Scraping Data from the Web
=====================================

For today we are going to look at creating a few scripts that we can use to scrape data from the web in a couple
of different fields.  

1. Medical Data
2. Sports Data
3. General News Articles

We are going to use `requests` and `beautifulsoup4` to accomplish this task.  The first step is to determine the sources
of the data.  

In [1]:
import bs4
import requests
import itertools
import json
import os

from bs4 import BeautifulSoup

Before we start going through the different sources, the first thing that we want to create is a helper function
that we can use to easily return the `status_code` and the `content`.  We also want it to retry at least 3 times
in the case of a failed url (likely introducing some sort of wait between requests).  

In [2]:
def retry_get(url, retry_count=3):
    attempt_count = 0
    while True:
        try:
            attempt_count += 1
            result = requests.get(url)
            code = result.status_code
            content = result.content
            
            if code >= 200 and code < 300:
                return code, content

            if attempt_count > retry_count:
                return code, content
            
        except Exception as e:
            print(f'Url {url} failed {attempt_count} times - last error {e}')
            if attempt_count > retry_count:
                return -1, None

## Medical Sources

Today we are groing to scrap another medical news site, in this case we are going to grab data 
from [News Medical](https://www.news-medical.net/medical/news).  This page contains a number of
articles that date back as far as __2009__.  

First lets look at the page that lists the articles (in a paged fashion).  That link is
[News Medical Page 1 - https://www.news-medical.net/medical/news?page=1](https://www.news-medical.net/medical/news?page=1).  

If we look at the structure of the list of articles on the page (there are 20 per page) we see something like the below. 

        <div class="posts">
            <div class="row">
                <div>
                </div>
                <div>
                    <h3>
                        <a href="--article-link--">--Article title--</a>
                    </h3>
                    <p class="item-desc">
                        --Article Description--
                    </p>
                </div>
            </div>
            ...
        </div>

So looking at this format, I believe we are going to grab all the `item-desc` elements and the `h3` siblings
from the `posts` parent.  

In [7]:
def get_articles_from_medical_news_page(page_number=None):
    base_url = 'https://www.news-medical.net'
    news_url = f'{base_url}/medical/news'
    if page_number is not None:
        page_url = f'{news_url}?page={page_number}'
    else:
        page_url = news_url
        
    try:
        status_code, content = retry_get(page_url)

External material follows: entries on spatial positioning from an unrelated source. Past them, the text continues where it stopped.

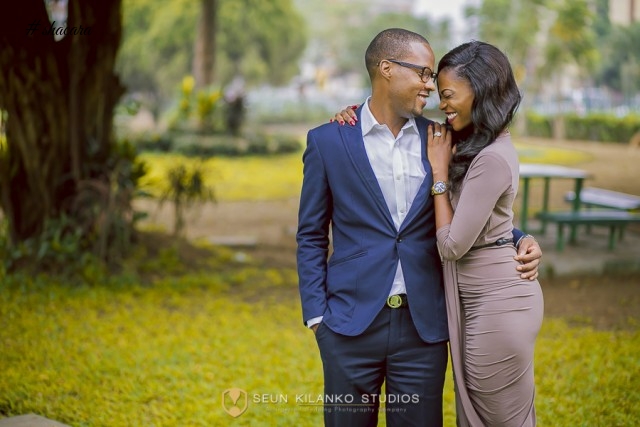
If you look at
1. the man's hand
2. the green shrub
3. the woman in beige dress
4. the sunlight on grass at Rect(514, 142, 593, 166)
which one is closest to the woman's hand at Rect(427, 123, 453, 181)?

        if status_code < 200 or status_code >= 300:
            return status_code, []

        soup = BeautifulSoup(content, 'html5lib')

        posts = soup.find('div', class_='posts')
        articles = [p.parent for p in posts.find_all('p', class_='item-desc')]
        
        return_articles = []
        for article in articles:
            a_tag = article.find('a')
            article_link = f'{base_url}{a_tag["href"]}'
            article_desc = article.find('p').get_text().strip()
            article_header = a_tag.get_text()
            return_articles.append({
                'link': article_link,
                'desc': article_desc,
                'title': article_header
            })
            
    except Exception as e:
        print(f'Failed to get details from {archive_url} - {e}')
        return -1, []
    
    return status_code, return_articles

So we now have a way to grab all the article links on a listing page.  Lets look at an article to determine
what the structure is there and how to extract data from the page.  

To start here is the structure we are looking at.  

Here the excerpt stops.